John Graham Zierdt
A Vintage Vignette by John P. Rankin
August 25, 2011
My usual practice is to write about pioneers of the area. However, sometimes an unusual circumstance leads me to address more recent residents. Such is the case of John Graham Zierdt. Recently, while I was sitting with my dad for a week in a respite care facility in Mobile, Alabama, Missy Davis with the AseraCare Hospice service came to check his status. As we talked, she mentioned that she was from Gadsden and that one of her best childhood friends was a Zierdt. Since that is a fairly rare name in this area, I asked if there was a connection to Zierdt Road in Huntsville and Madison. She didn't know about the road name, but she said that her friend's father was in the Army, so I decided to research the namesake of the road that is along the western edge of Redstone Arsenal.

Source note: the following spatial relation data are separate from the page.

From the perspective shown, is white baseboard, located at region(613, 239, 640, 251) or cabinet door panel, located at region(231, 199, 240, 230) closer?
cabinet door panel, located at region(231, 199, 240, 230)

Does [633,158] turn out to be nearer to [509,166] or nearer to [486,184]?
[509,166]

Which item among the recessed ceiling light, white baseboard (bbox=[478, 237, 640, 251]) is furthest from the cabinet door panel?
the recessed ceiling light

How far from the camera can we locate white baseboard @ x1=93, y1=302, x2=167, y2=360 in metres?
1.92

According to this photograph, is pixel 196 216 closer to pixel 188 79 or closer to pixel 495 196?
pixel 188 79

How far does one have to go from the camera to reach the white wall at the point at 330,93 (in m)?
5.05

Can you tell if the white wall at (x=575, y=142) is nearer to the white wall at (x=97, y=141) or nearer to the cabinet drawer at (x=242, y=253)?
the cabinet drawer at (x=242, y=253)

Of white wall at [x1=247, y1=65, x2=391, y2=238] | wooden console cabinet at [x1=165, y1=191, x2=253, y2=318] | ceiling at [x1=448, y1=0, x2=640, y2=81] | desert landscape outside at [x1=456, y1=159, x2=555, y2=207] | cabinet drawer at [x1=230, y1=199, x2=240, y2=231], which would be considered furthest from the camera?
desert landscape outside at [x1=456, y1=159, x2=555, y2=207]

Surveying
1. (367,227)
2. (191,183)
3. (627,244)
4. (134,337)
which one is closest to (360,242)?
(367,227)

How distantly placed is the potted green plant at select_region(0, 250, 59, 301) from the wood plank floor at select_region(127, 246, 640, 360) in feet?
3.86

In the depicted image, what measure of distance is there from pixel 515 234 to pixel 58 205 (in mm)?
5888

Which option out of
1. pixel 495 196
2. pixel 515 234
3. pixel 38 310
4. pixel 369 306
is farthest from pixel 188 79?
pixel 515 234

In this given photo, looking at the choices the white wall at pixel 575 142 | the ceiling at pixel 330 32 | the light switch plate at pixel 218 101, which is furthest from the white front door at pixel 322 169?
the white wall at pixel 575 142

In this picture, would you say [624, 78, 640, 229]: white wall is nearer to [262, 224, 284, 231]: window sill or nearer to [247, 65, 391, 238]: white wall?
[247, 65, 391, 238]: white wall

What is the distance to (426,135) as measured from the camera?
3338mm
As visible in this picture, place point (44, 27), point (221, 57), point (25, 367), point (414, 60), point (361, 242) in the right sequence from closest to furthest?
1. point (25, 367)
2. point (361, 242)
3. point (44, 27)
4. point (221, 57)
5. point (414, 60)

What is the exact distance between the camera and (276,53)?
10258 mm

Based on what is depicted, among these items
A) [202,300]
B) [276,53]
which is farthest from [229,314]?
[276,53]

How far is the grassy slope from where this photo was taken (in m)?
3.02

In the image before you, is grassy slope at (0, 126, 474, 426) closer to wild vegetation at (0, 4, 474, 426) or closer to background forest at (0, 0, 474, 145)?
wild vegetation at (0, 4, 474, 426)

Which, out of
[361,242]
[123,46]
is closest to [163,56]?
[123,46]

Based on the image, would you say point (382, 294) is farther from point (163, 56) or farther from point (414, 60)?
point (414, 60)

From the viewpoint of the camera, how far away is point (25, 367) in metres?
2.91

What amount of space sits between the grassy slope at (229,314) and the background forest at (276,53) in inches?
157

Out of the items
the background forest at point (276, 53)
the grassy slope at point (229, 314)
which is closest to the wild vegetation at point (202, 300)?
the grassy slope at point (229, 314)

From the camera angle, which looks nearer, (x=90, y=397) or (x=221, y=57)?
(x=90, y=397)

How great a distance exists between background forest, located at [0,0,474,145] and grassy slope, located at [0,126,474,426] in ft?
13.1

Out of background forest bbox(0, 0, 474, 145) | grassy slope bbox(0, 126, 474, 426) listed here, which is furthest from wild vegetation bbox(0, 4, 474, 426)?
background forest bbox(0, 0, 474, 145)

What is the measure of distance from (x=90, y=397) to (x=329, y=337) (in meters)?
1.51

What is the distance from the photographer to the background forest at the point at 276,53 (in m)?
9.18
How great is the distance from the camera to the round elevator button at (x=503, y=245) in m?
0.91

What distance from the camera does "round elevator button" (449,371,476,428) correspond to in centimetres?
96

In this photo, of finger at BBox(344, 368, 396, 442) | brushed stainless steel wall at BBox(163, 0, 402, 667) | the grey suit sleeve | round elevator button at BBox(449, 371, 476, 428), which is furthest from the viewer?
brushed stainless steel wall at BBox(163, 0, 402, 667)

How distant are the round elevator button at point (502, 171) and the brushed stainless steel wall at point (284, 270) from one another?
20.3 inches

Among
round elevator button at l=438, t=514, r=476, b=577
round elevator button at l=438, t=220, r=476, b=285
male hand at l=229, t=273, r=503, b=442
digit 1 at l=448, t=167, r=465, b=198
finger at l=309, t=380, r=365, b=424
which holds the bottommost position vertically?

Initially, all I knew was that the road was named for an Army officer from years past on the arsenal. However, in a short time of checking on-line and then requesting information from the Army's history office here, I am in awe of the "overachiever" lifetime accomplishments of not only the General for whom the road is named, but also of his family. It was in 1967 that the road was named by James Record, Chairman of the Madison County Board of Commissioners. That was the year that Zierdt retired as the Commanding General of the Army's Missile Command at Redstone Arsenal. Major General Zierdt had such a distinguished career that the Army sent me 65 pages of biographical material from their history files as a summary. I learned a few more things on-line that were not included in those files. One item that influenced my life in later times was the fact that when Dr. Wernher von Braun went to Washington D.C. to appeal for creation of what became the Mercury-Redstone Project (a precursor of the Apollo Program to put man in space), he took then-Colonel Zierdt with him. The fact of the accompaniment was not the salient point. Rather, it was that Col. Zierdt was the one who got the project funding approved. The story is told in a letter to Dr. von Braun recounting the experience, as written by Zierdt after he became a Major General. It was published in the book "Dr. Space: the Life of Wernher von Braun" by Bob Ward: "Your presentation was lucid and to the point. You answered all the technical questions perfectly, and then Dr. York (the President's Science Advisor) said, 'Now let's talk about the money.' At this point you threw up your hands and said, 'That is for somebody else to worry about,' and walked out. So I was left holding the bag and trying to explain some dollar figures I had never seen before. I muddled through somehow, but I have always remembered how neatly you dumped the problem in my lap."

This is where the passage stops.